Aritifical Intelligence - WePS Project

Saturday, 5 January 2013

The next meeting as was decided at the last session was held for today, 27 November 2012. All the members of the team reached well in time. We started with the day's discussion.

As the next step was of stemming that was to be performed, David and Anupreet came with the required research on the stemming portion. Also, the codes were provided by both. It was then that the codes were implemented in the presence of all the five members after editing and listening to everyone's views, and stemming ultimately showed good results and we got one proper working coding schema for stemming. Everyone was happy with this portion of the system.

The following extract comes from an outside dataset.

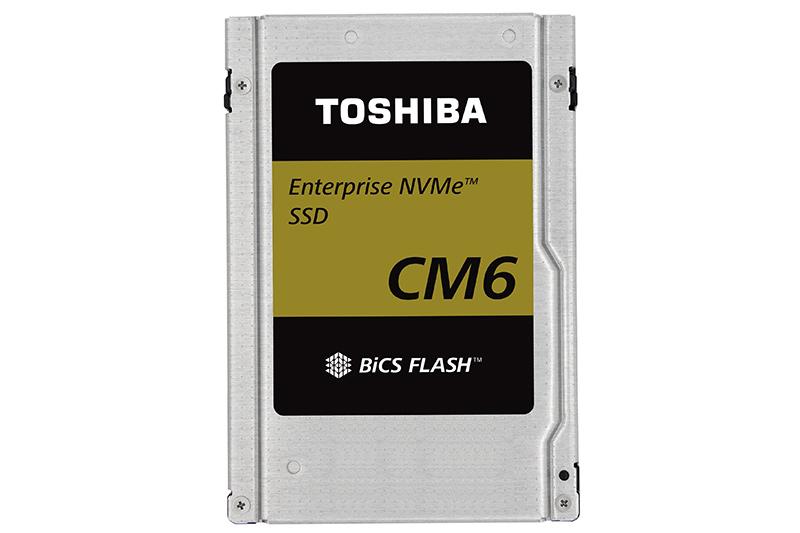 【PC】東芝メモリ、SLC技術でTLC比10倍高速なストレージクラスメモリ 〜業界最速を謳う6.4GB/s転送可能な30TB SSDも ->画像>8枚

After stemming, at the end of the meeting it was decided that the next meeting must be for the generation of feature vectors. The members allocated for the task of feature vectors generation agreed to work on the researching of the feature vectors. That was when this meeting came to an end and we left.

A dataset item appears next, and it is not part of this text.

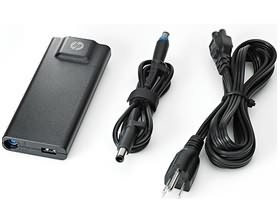 HP 90W Slim Adapter (with USB power port), [BT796A...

Members Present: Alexandru Palade, David Wijaya, Anupreet Kaur, Ste Brown, Andrew Hill.

Thursday, 3 January 2013

During the meeting held on 23rd November 2012 we firstly reviewed the comments made from Jeremy Ellman on the progress we had made so far. We were told that we would be given a lecture to advise us on the breaking down of individual tasks in the coming week.

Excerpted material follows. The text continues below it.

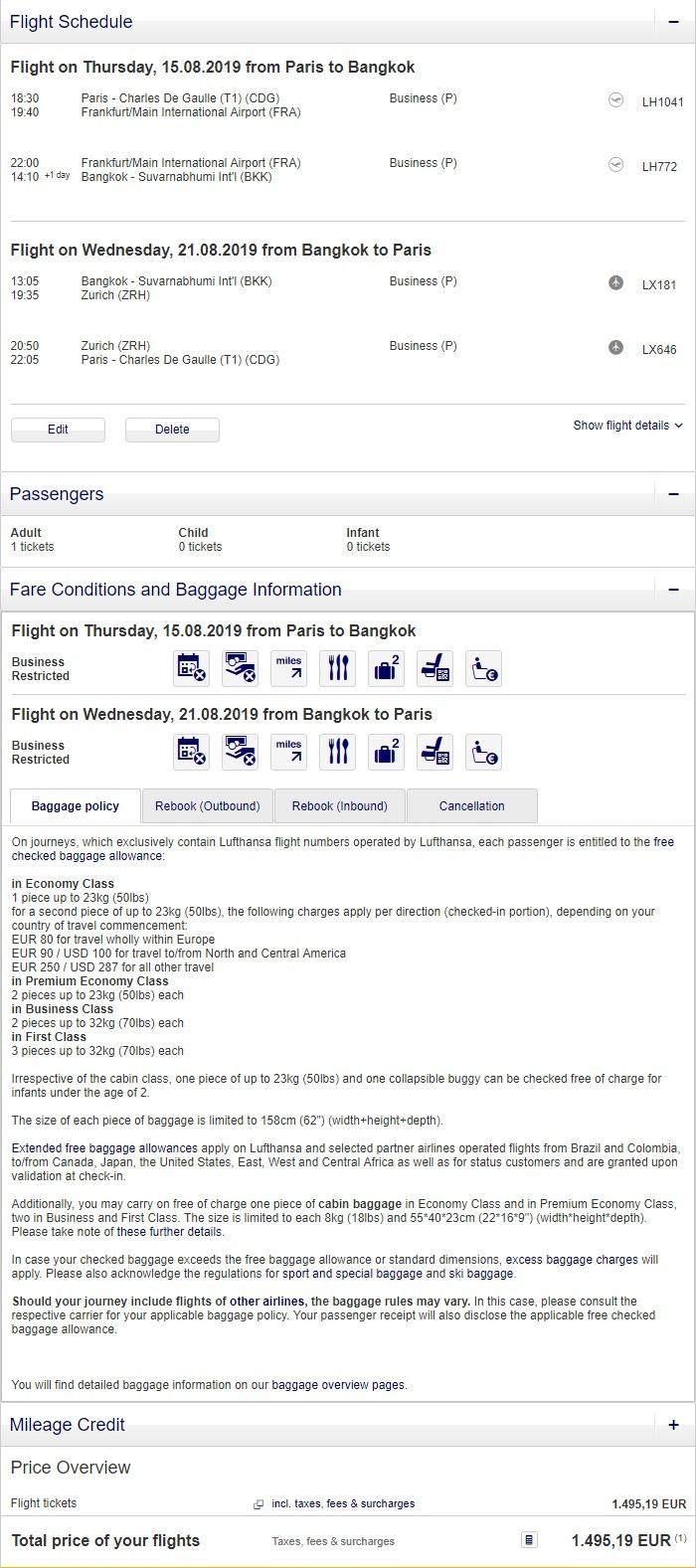 Preisbeispiel von Paris nach Bangkok in der Lufthansa Business-Class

Prior to this we each we had successfully inserted the removal of stop words into the program, we presented this to the module tutor, he was satisfied with the output, therefore we decided that the next step would be to research into how the text can be cleaned even more.

After an extensive amount of research we discovered that there were many different pre-programmed functions within python that allows the user to clean the text to a higher standard. We decided that the next step that would forward the project would be to divide up each section of the project and allocate each member tasks according to their expertise. The first task we decided on was on was to clean the text, this had already been researched into it just required implementing, Ste was allocated this. The next step was the stemming of the text David and Anupreet were given this. Feature vectors was the next task, Ste was given this. Text similarity was decided as the next task Andy, Alex and Ste were given this. The final section was clustering which Andy, Alex and Anupreet took the liberty of implementing this task.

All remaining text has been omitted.